*** Opening EXTRACT TO READ ***

The trace cache passes micro-ops to the execution core and can
issue 3 micro-ops per cycle.
NetBurst’s “Advanced Dynamic Execution” is via an OOO, superscalar
execution core. Up to 126 instructions may be ‘in-flight’ at once.
Forty-eight of these may be loads; 24 may be stores. The core can
dispatch up to 6 micro-ops per cycle and uses register renaming
(the Pentium 4 has many more than 8 general purpose registers)
instead of a reorder buffer which was used in the P6
micro-architecture. In this way, if one instruction is delayed
waiting on data or a contended resource, other instructions that
have available resources may execute out-of-order. Stores may be
forwarded to dependant loads before being written to memory; loads
may be speculative (but cannot cause a page fault).
The execution core has seven execution units accessible through
one of four issue ports. One or more ports may be issued on each
clock cycle (see figure 3) and ports may then dispatch one or two
micro-ops per clock. The possibility of dispatching two micro-ops
per clock should come as a surprise. Two integer ALUs on the P4
actually run at twice the core processor frequency (this is what
Intel calls the “Rapid Execution Engine”) and can execute in half
a clock cycle. Two instructions are issued by sending one in the
first half of the cycle and the second in the second half (if, of
course, the port has access to these “double speed” ALUs.

Figure 3: NetBurst Issue Ports and Execution Units.
Retirement in NetBurst is done in-order to
insure that system state is left as the programmer intended after
execution of an instruction. Exceptions may be raised as
instructions are retired and therefore cannot occur speculatively.
Up to 3 micro-ops can be retired per cycle.
The branch predictor in the Pentium 4 is more advanced than in any
other Intel processor. The branch delay on a correctly predicted
branch could be as little as zero clock cycles; a mis-predicted
branch costs on average 20 cycles (the length of the pipeline).
The predictor predicts all near branches including calls, returns,
and indirect branches. The predictor does not predict any far
branches. The predictor is dynamic, receiving its information for
previous branches from the retirement logic into a 4 KB branch
target buffer (this is 8 times larger than the Pentium III’s). If
no dynamic information is available for a branch, a static
predictor which predicts backward branches as taken, is used.
Prefetching in the NetBurst micro-architecture happens
automatically by the hardware by bringing data or instruction
cache lines into L2 based on prior reference. Basing prefetching
decisions on prior reference is a new feature. The hardware can
also do normal linear prefetching of instructions. Also, SSE2 (see
below) adds instructions that can allow a programmer to request a
data prefetch using software for code with irregular access
patterns.

*** Closing EXTRACT TO READ ***
*** Opening RECORD EXCERPTS ***

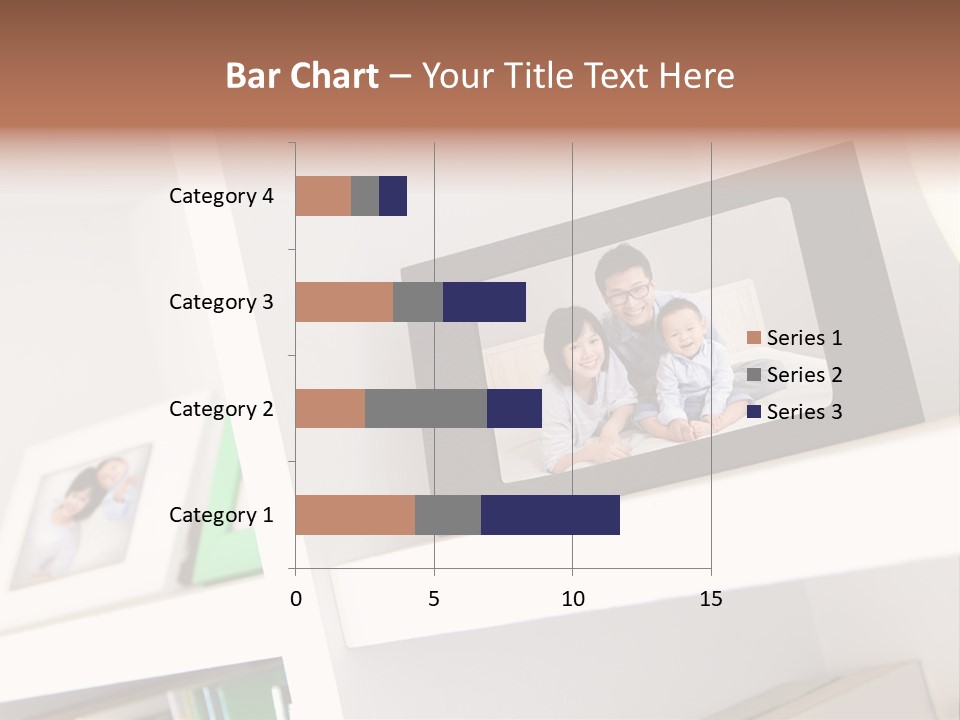 Bar Chart – Your Title Text Here

Category 4
Category 3
Category 2
Category 1

0
5
10
15

Series 1
Series 2
Series 3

*** Closing RECORD EXCERPTS ***

= TASKS TO CARRY OUT =
1/ Answer these from the NetBurst passage:
(a) How many instructions may be in flight at once?
(b) How many micro-ops can be retired per cycle?
(c) What is the size of the branch target buffer?
2/ Retype the NetBurst passage from "Retirement in NetBurst" up to and including "retired per cycle.".
Use only the NetBurst passage, not the items.

= YOUR RESPONSES =
1/
(a) Up to 126.
(b) Up to 3.
(c) 4 KB.

2/
Retirement in NetBurst is done in-order to
insure that system state is left as the programmer intended after
execution of an instruction. Exceptions may be raised as
instructions are retired and therefore cannot occur speculatively.
Up to 3 micro-ops can be retired per cycle.